Grubbs Emergency Services had reason not to pay Brown full price, Taglia said. Instead of providing haulers with mechanized loaders, as required by Grubbs' contract with Chesterfield County, Va., Brown's subcontractor arrived with laborers to throw debris in its trucks.
"That was less efficient, slower and, most importantly, not acceptable to Chesterfield County," Taglia said.
Five active claims stem from the storm seasons of 2004 and 2005.
When Polk County stopped Grubbs from working because of a price dispute after Hurricane Charley in 2004, the company asked its subcontractors to stand by until the matter was resolved, Belchior said. Though she kept her trucks and loading equipment parked for four days, her company was not paid for its downtime, nor did it receive a 10 percent "retainage" due after the completion of the job.
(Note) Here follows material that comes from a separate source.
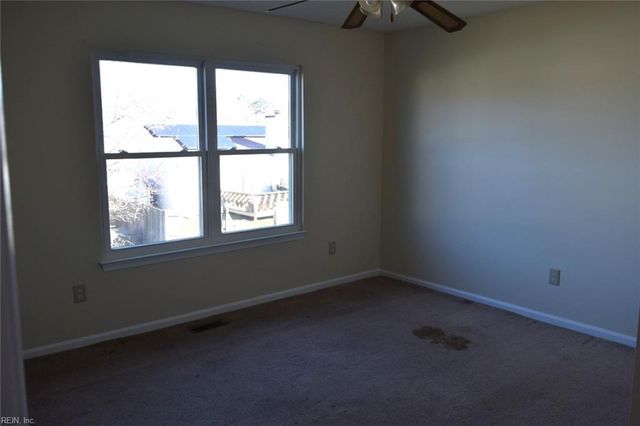 47 Thomas Nelson DR, Hampton, VA 23666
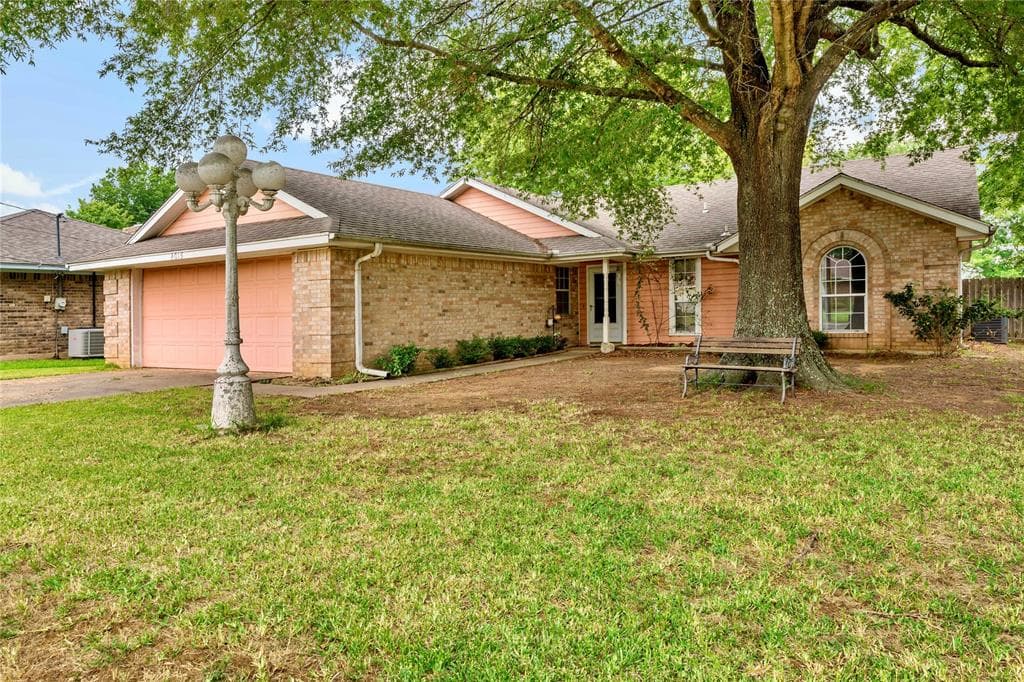 4015 Castlegate Dr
Her claim is not credible, Taglia said. "We never pay people not to work."
Work bills disputed
Grubbs still owes R.L. Baker Inc. of Alabama $3.5-million on its $12.6-million bill for clearing debris after Charley, said Ralton Baker, the company's owner.
After R.L. Baker had begun working, it negotiated a price increase from $8 to $10 per cubic yard of waste removed. Taglia said the two companies simply disagreed on how much of the debris was hauled at the higher price and how much Grubbs owes Baker for each tree stump it removed.
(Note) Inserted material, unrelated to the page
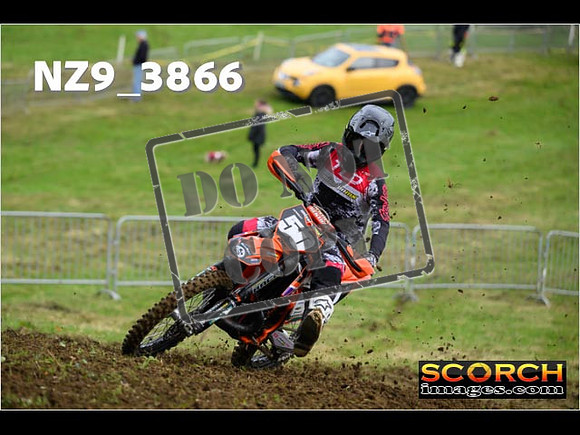 Experts-057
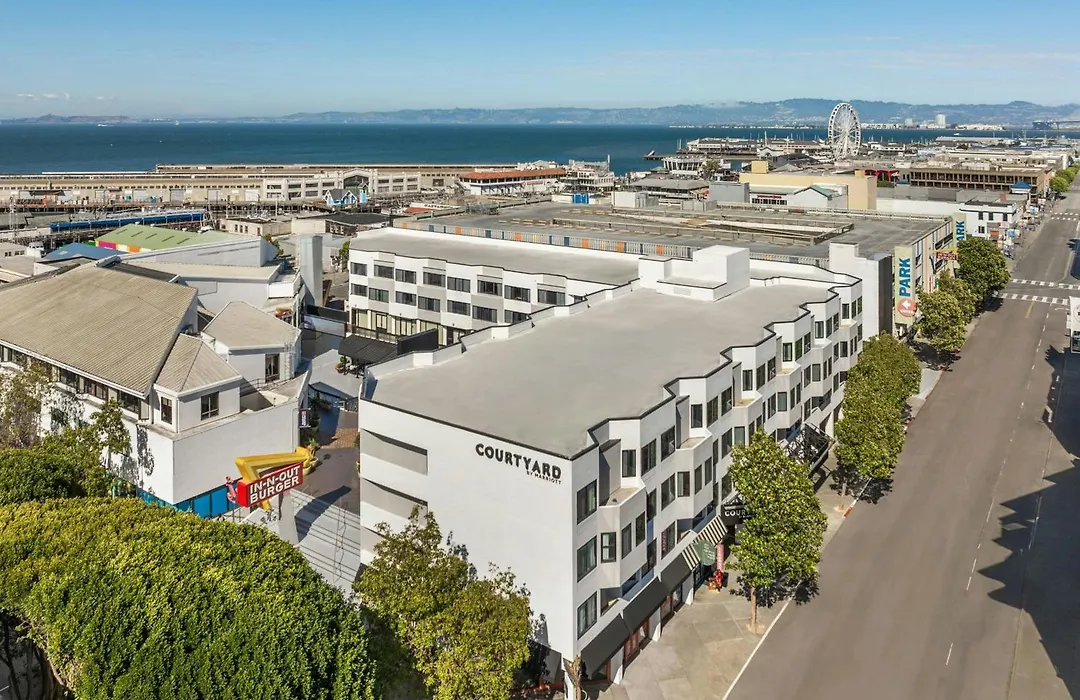 Courtyard By Marriott Fishermans Wharf-1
"We think we owe Ralton one amount of money, and he thinks it's a larger amount," Taglia said.
Baker, who said he was stiffed by one of Grubbs' previous companies, said the new firm operates the same way.
"They try to settle for less than they promise," he said. "They just beat people out of money."
Grubbs has paid a South Carolina company, Daniel's Tree Service, only about $400,000 of the $1.5-million it charged for removing trees and stumps for Tamarac in Broward County after Hurricane Katrina in 2005.
Taglia said the dispute arose because of grossly inaccurate measurements of the trees and should be resolved amicably.
The final two claims are from Sullivan Brothers Inc., which said Grubbs owes it $46,054 for cleaning up after Hurricane Katrina, and North East Rail Service Inc., which has sued for back payments of $171,000.
Gary Grubbs hired North East to grind fallen limbs and trees in Osceola County in 2004, said owner Sandy Ferrucci, whose company is in Eden, N.Y. Grubbs then abruptly fired North East because Ferrucci demanded to be paid after working two weeks without a check, he said.
"Gary Grubbs was the one who hired us. He was the one tooling around in his pickup truck with his $400 cowboy boots - Mr. Bigshot," Ferrucci said.
But, Taglia said, North East fell behind in its duties because it showed up with an old grinder that repeatedly broke down.
"He couldn't get it fixed fast enough, so we sent him down the road," Taglia said.
Taglia has a more general response to questions about the payment claims against his company: There is no evidence that they have interfered with the company's performance, which has generally been praised by its clients.
Grubbs usually works from "prepositioned" contracts bid on and negotiated in advance. These agreements call for the company to be paid for the work as it is performed. They also include clauses to ensure that public bodies that hire Grubbs are exempt from the claims of subcontractors.
That doesn't mean it doesn't matter whether Grubbs pays its subcontractors, said Bill Vance, town manager of Lady Lake.
Grubbs and two other debris removal companies arrived within a few hours of the moment the early-morning storms swept through Lady Lake, with Grubbs taking on about 40 percent of the debris removal, said Ken Keough, the town's public works director.
The company's performance has been excellent, he added: "They're a top-notch organization."
But the city has racked up $1.6-million in charges to the contractors. Though the Federal Emergency Management Agency will repay most of the money, it is a large expense for a small town such as Lady Lake, Vance said; the town wants to be sure the money is being distributed to the people who earned it.
"We don't want to be associated with anybody that doesn't treat their subcontractors right."